Olivia wrote a paragraph proof to prove that the diagonals of parallelogram MNOP bisect each other. Drag and drop the statements and reasons of her proof to put them in the correct order, starting with the first step at the top. (2 points) Arrange responses in the correct order to answer the question.

Question

Statement A: I am given that quadrilateral MNOP is a parallelogram. I know that Opposite sides of a parallelogram are congruent because of the definition of a parallelogram, so MN || PO and MP || NO.
Statement B: When I think of the diagonals as transversals cutting parallel lines, I can see that ∠MOP ≅ ∠OMN and ∠NP ≅ ∠PNM because of the Alternate Interior Angles Theorem.
Statement C: Because of the definition of a parallelogram, I know that opposite sides are congruent. I can say that MN ≅ OP. I now have enough information to say that △MNL ≅ △OPL by the ASA Congruence Theorem.
Statement D: By the CPTC Theorem, I know that ML ≅ OL and NL ≅ PL. MO and NP bisect each other beacuase this is the definition of a bisector.

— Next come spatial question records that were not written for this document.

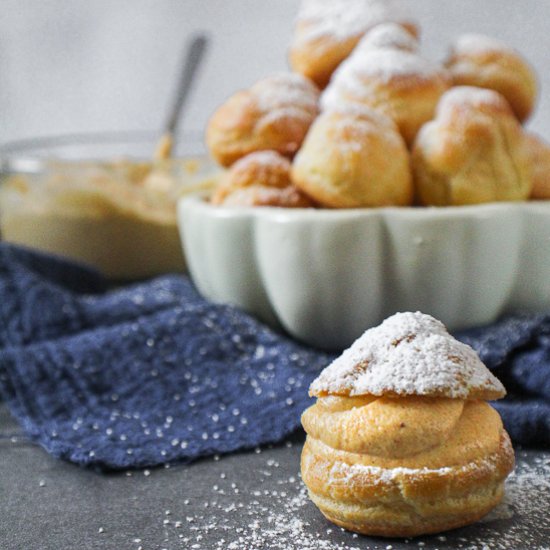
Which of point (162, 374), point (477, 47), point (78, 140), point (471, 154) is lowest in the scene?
point (162, 374)

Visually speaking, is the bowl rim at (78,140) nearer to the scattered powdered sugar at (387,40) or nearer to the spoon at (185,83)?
the spoon at (185,83)

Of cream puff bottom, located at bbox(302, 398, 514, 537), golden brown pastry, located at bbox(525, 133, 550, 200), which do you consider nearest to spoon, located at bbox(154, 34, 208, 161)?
golden brown pastry, located at bbox(525, 133, 550, 200)

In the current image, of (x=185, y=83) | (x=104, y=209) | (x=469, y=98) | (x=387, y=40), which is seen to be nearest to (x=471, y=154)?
(x=469, y=98)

An image shows a rhombus with the top left angle marked as "M", the top rigth angle, "N", the bottome left, "P", and bottom right, "O". A line is drawn from the inside of the M's angle to the inside of O's angle. The same is done with angles P and N. Where the two lines intersect, it is marked as "L". Use this information to answer the question please. :) :D

GPT-4o mini · Answer

To organize Olivia's proof that the diagonals of parallelogram MNOP bisect each other, we can arrange the statements in a logical order. Here's the correct sequence:

Statement A: I am given that quadrilateral MNOP is a parallelogram. I know that opposite sides of a parallelogram are congruent because of the definition of a parallelogram, so MN || PO and MP || NO.
Statement B: When I think of the diagonals as transversals cutting parallel lines, I can see that ∠MOP ≅ ∠OMN and ∠NP ≅ ∠PNM because of the Alternate Interior Angles Theorem.
Statement C: Because of the definition of a parallelogram, I know that opposite sides are congruent. I can say that MN ≅ OP. I now have enough information to say that △MNL ≅ △OPL by the ASA Congruence Theorem.
Statement D: By the CPTC Theorem, I know that ML ≅ OL and NL ≅ PL. MO and NP bisect each other because this is the definition of a bisector.

This order supports the logical progression of proving that the diagonals of the parallelogram bisect each other through congruence of triangles and properties of angles created by transversals.